• [Exercise 1] Count the lines of the records that contain the word "yellow". Give only the number.

• [Passage given]
----
I just realized that there is probably more down to earth way to explain things. For example first part relates how different things that blur image add up. Here is intuitive way to understand it (and to try it out) - take any image and do gaussian blur with sigma 1.4 for example. Do another round of gaussian blur with sigma 0.8. Resulting image will be the same as if you did just one round of gaussian blur with sigma of not 2.2 (1.4 + 0.8) but rather of ~1.6 which is sqrt(1.4^2 + 0.8^2). So blurs add in quadrature and three main blur types are seeing blur, guiding blur and aperture blur. In any case, it is a bit complicated stuff, so main point is - you can't really use lower sampling rate than about 1.7"/px when using 80mm of aperture and in most cases you should go for 2"/px - that is if you don't want to over sample. I honestly don't know. I understand drizzle algorithm. I have my doubts if it works at all and how good it works in general case - but that needs further investigation. I have improvement on original algorithm that should work better if original algorithm works in the first place (yes, I know, it's funny to improve on something that you don't think works in the first place). However, I don't understand how drizzle is implemented in pixinsight - so I can't comment on that one. I think that DSS implementation is straight forward, but interestingly enough - original algorithm calls for 2 parameters not one so I don't know how ticking x2 translates to two parameters. Original algorithm asks for - resulting sampling rate and pixel reduction factor. x2 is directly related to resulting sampling rate. It will enlarge image x2 hence it increases sampling rate by factor of x2. However, you don't need to reduce original pixels by factor of x2 - you can reduce it more or less as per original algorithm and I have no idea what selecting x2 (or x3 in DSS) does with this parameter.

They look the same - this means no improvement from drizzle, but they are not the same with respect to starnet++ Left image is zoomed in x2 while right one is zoomed in x4. As far as Starnet++ is concerned - stars are twice as large in left image than in right image.

Ok, I'll be brief and to the point since this is rather technical, but here it goes: - we can approximate resulting star FWHM from aperture size and corresponding Airy disk, seeing error and guiding error. You need to convert everything to "sigma" of corresponding Gaussian approximation. Guiding error is already given as that. Seeing is converted by dividing with ~2.35482 (that is two times square root of two times log of two - a conversion factor between the two FWHM and sigma for Gaussian) and Airy disk is converted to sigma by conversion factor of 0.42 / 2.44 - this is for Airy disk diameter. You take these three and calculate resulting sigma as square root of sum squares. Multiply with 2.35482 to convert back to FWHM - As for sampling rate, it is about Nyquist sampling theorem and star PSF gaussian approximation of certain sigma/FWHM. We can get that with following approximation: Fourier Transform of Gaussian is a Gaussian. We take a frequency of Fourier Transform that has value less than arbitrary threshold - for example 10% and we see what is sampling rate that corresponds to this frequency (twice max frequency). If we do the math, it turns out that FWHM/1.6 is a good approximation as frequencies beyond that are attenuated more than 90% and hence can be neglected.
----
• [Items]
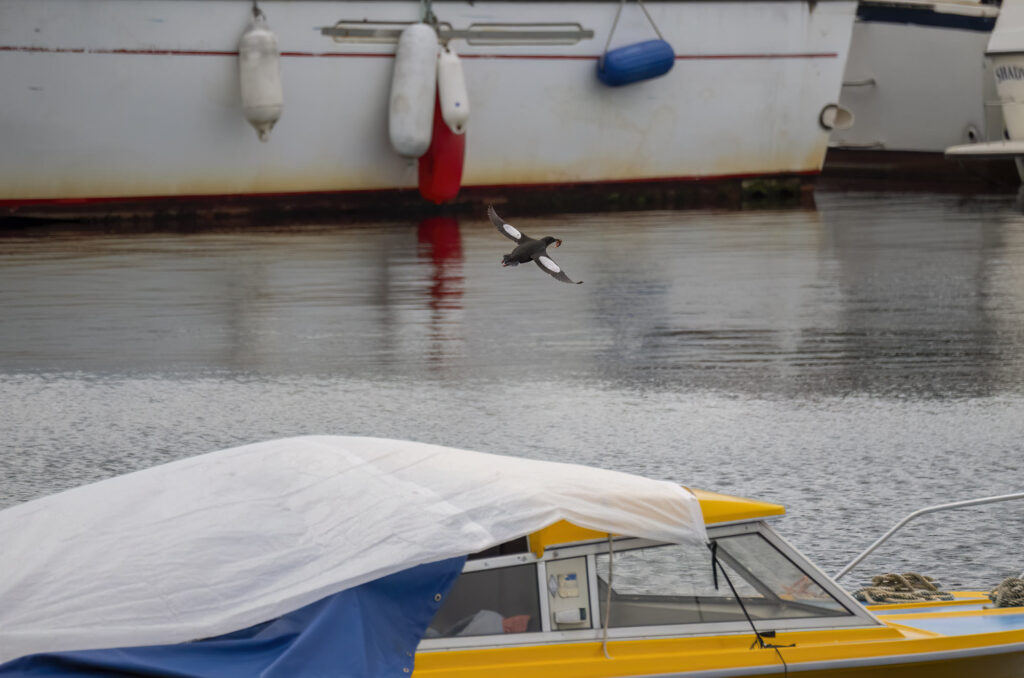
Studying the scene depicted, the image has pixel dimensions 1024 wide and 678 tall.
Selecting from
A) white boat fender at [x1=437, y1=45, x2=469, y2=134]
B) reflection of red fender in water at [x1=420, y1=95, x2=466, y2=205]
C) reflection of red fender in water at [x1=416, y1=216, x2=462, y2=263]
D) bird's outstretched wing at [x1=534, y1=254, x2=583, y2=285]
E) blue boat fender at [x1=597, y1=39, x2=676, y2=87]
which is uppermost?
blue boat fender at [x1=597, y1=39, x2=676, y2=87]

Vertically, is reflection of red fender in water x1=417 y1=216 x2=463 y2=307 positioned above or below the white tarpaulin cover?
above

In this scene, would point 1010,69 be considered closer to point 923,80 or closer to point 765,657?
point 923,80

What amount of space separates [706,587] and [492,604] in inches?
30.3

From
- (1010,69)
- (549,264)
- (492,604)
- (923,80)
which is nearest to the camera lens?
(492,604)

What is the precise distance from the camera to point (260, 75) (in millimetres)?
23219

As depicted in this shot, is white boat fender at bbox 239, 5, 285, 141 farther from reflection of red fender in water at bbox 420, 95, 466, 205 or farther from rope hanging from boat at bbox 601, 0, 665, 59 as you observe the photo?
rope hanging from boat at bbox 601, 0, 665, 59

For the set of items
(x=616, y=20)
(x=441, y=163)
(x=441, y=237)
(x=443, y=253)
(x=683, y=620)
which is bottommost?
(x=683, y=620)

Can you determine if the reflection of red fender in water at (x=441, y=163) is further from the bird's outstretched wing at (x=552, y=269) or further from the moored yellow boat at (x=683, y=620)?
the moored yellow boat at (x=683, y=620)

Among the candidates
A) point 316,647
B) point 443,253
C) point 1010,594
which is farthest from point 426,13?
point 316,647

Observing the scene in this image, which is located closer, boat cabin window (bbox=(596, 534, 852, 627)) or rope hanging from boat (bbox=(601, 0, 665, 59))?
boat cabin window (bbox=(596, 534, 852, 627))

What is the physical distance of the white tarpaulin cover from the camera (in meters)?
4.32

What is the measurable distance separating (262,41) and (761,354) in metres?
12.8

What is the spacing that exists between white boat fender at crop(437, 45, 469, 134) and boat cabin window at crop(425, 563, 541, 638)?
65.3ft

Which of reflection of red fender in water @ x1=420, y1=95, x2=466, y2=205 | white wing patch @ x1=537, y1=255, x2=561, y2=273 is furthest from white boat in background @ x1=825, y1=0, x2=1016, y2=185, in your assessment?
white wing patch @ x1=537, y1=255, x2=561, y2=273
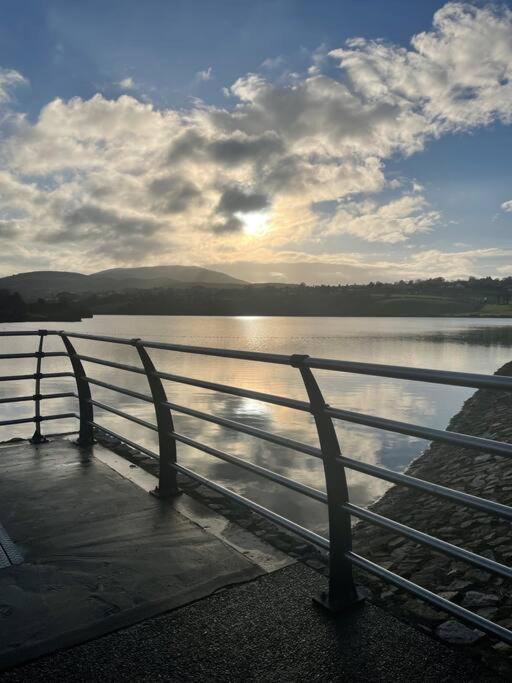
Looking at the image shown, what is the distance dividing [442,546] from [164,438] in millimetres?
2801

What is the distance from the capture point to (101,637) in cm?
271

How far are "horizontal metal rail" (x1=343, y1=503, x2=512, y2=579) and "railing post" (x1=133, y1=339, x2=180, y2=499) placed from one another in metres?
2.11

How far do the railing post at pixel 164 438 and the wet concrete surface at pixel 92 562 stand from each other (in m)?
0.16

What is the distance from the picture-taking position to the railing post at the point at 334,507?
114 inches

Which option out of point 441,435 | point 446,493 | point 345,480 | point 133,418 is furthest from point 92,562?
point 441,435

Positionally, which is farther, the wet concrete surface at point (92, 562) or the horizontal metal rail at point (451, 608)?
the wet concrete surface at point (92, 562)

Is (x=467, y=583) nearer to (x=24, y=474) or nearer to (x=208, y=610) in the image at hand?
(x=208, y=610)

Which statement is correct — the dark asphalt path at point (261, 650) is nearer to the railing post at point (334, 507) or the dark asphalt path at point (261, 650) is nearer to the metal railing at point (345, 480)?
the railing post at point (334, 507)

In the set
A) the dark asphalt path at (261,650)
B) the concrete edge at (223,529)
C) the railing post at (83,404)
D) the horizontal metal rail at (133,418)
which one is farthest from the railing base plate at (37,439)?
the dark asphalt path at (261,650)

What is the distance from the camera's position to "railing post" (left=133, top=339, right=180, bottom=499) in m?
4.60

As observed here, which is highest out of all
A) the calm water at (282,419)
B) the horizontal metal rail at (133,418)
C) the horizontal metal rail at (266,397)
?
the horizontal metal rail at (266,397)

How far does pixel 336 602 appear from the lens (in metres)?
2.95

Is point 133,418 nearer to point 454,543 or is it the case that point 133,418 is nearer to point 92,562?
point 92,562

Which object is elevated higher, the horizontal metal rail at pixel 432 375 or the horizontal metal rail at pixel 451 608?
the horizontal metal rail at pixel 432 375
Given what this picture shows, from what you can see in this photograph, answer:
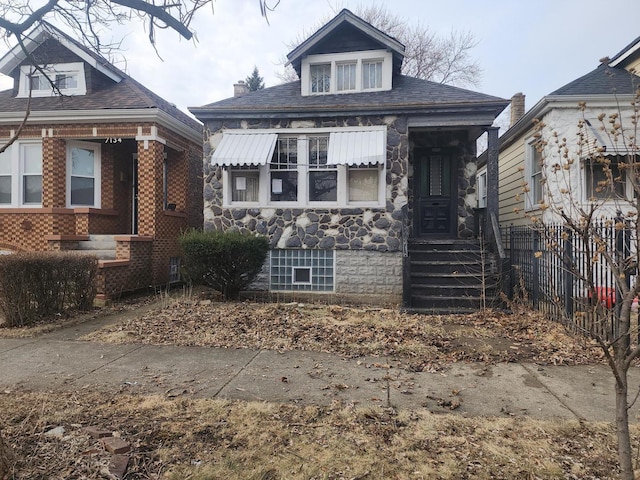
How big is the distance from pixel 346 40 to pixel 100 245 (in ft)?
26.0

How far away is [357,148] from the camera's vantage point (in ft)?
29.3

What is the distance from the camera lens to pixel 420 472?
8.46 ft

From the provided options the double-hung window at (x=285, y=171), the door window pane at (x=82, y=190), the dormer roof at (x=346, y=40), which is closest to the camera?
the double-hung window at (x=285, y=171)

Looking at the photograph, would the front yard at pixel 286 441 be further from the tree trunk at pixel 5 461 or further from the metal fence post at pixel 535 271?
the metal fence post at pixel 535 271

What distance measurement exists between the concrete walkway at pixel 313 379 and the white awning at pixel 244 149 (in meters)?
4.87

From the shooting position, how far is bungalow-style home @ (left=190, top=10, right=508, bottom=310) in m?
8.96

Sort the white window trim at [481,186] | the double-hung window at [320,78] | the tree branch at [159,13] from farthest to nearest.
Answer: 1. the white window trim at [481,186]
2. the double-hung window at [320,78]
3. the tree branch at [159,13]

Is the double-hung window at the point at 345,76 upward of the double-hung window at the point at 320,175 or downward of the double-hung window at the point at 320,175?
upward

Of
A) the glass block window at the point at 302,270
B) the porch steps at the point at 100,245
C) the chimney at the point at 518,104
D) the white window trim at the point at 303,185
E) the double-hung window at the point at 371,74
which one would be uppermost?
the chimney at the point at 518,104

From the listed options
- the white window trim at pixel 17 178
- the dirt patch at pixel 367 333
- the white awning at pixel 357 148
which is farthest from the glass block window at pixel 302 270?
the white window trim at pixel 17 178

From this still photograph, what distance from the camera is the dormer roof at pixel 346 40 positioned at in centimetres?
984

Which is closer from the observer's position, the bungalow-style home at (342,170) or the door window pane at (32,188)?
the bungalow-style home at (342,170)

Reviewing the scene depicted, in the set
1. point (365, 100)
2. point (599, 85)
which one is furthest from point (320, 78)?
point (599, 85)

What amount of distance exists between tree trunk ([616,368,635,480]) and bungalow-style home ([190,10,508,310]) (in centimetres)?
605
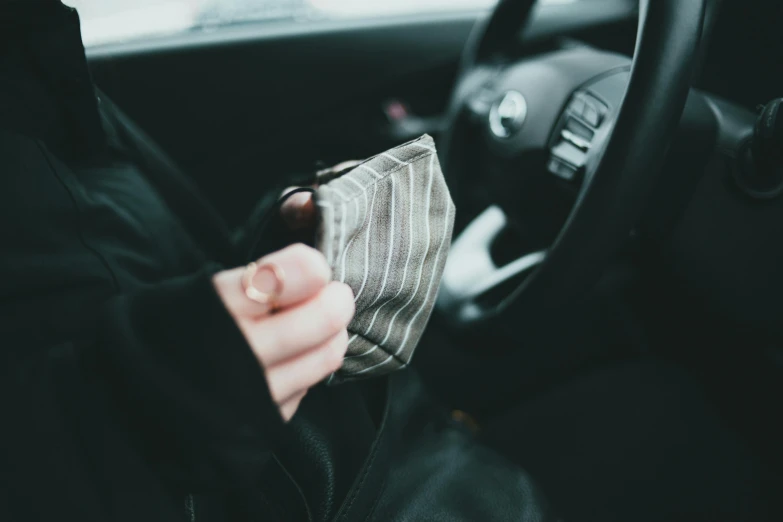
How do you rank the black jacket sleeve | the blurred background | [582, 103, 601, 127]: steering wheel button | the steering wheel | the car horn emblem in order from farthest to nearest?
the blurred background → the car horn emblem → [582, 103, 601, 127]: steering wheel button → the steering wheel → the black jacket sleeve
----
• [Exercise 2] Reproduce the passage from "They look the" to "in right image.", switching "drizzle" to "stacking".

• [Full answer 1] 2

• [Full answer 2]
They look the same - this means no improvement from stacking, but they are not the same with respect to starnet++ Left image is zoomed in x2 while right one is zoomed in x4. As far as Starnet++ is concerned - stars are twice as large in left image than in right image.